The results reported by Park and Kanehisa are obtained after 5-fold cross validation testing. To ensure fairness in comparing results, we ran a 5-fold test on our algorithm. As is apparent from Table 2, our method provides good overall accuracy of 89.5% which is significantly higher than 78.2% and 79.1% obtained for the two different cases from Park and Kanehisa's paper. Even more interesting is the fact that the accuracies obtained by Park and Kanehisa are skewed towards those locations that have the most number of proteins in the dataset, viz., nuclear and plasma membrane. Total accuracies can sometimes present a misleading picture about the efficacy of a classification technique. Local accuracies, on the other hand can provide a more realistic view of classification efficiencies. We obtained a local accuracy of 88.7% which is only slightly less than the overall accuracy (89.5%) of the technique. On the other hand, the local accuracies obtained by Park and Kanehisa are significantly lower than the corresponding total accuracies (57.9% and 68.5% when compared with total accuracies of 78.2% and 79.1% respectively.)

Chou and Cai have used the leave one out cross validation (LOO-CV) test to assess the performance of their GO-FunD-PseAA predictor. Due to reasons described later, we've used only NF-CV tests. In order to make a reasonable comparison with their results, we did a 10-fold test which provides a good trade-off between bias and variance in test results. As results in Table 2 show, our algorithm performs as well as the GO-FunD-PseAA predictor and the obtained accuracy of 93.1% compares favorably with the 92.4% accuracy obtained by Chou and Cai. Although Chou and Cai's work tackles the harder problem of classifying over more subcellular locations than we do, the results do show the promise in the approach of using physicochemical properties for localization prediction.

Table 3 shows the classification performance for each of the individual clusters. We found that the prediction accuracies for each of the classes is largely uniform across the different clusters. However, for the cluster with base length of 450, the classification performance for all classes are uniformly lower than the accuracies obtained for the other clusters.
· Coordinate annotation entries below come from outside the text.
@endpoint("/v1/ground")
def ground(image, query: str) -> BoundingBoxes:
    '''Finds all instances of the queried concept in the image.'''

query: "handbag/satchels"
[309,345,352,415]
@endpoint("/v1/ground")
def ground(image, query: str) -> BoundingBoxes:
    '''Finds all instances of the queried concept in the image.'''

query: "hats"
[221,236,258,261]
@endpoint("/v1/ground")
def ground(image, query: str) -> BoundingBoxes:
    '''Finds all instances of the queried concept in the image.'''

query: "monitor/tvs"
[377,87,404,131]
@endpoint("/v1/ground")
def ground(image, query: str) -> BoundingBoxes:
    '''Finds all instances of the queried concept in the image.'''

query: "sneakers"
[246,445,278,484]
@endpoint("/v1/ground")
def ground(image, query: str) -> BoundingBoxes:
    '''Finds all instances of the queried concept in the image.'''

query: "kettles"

This is probably due to the presence of sequences of lengths far greater than the base length of that cluster. The was because of an insufficient number of sequences of lengths greater than 1350 (in order to form a separate cluster of their own.) However, it is clear that if not for this aberration, the overall accuracies for this method would be higher.
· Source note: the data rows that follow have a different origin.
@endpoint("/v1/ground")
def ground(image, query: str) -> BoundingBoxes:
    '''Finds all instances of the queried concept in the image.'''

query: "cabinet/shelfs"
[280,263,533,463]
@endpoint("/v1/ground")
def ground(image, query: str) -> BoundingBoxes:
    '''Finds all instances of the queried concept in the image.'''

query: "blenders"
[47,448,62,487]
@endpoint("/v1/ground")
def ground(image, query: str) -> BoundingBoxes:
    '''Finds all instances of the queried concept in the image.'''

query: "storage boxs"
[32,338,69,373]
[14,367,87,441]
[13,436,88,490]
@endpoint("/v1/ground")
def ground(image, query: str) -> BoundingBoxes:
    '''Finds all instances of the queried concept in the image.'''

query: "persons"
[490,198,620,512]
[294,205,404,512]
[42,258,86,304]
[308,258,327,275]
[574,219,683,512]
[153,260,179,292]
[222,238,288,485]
Table 3. Cluster-wise Specificity (spec) and Sensitivity (sens) (in %) for pSLIP using 10-fold cross validation.

Cross validation experiments are frequently prone to an optimistic bias [34]. This occurs because the experimental setup can be such that the choice of the learning machine's parameters becomes dependent on the test data. We've tried to minimize the possible effect of this by using only a small subset (ninety sequences of each type) of the available sequences for parameter search, as described later in this paper. As a further experiment, we've also carried out an independent dataset (ID) test using the the eukaryotic sequences dataset developed by Reinhardt and Hubbard [14]. This dataset has also been widely used for subcellular localization studies. Instead of doing cross-validation testing on this dataset, we use the SVM classifiers generated by our method using Park and Kanehisa's dataset and predict the subcellular localization of all sequences in the Reinhardt and Hubbard dataset.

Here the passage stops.